= Beginning of Section =

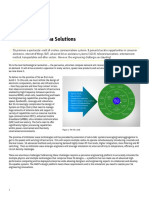 5G-Antenna-Solutions.pdf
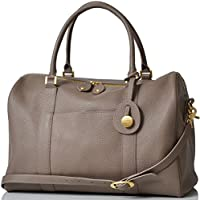 PacaPod Firenze Latte Designer Baby Changing Bag - Luxury Leather 3 in 1 Organising System
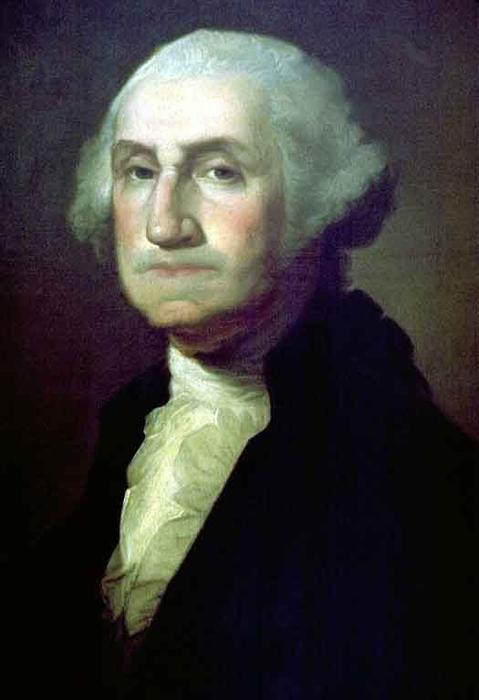Portrait of George Washington 2, Oil by Rembrandt Peale (1778-1860, United States)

= End of Section =

■ Exercise instructions ■
Where the data contains images, drop them and print the rest exactly.

■ Exercise solution ■
 5G-Antenna-Solutions.pdf
 PacaPod Firenze Latte Designer Baby Changing Bag - Luxury Leather 3 in 1 Organising System
Portrait of George Washington 2, Oil by Rembrandt Peale (1778-1860, United States)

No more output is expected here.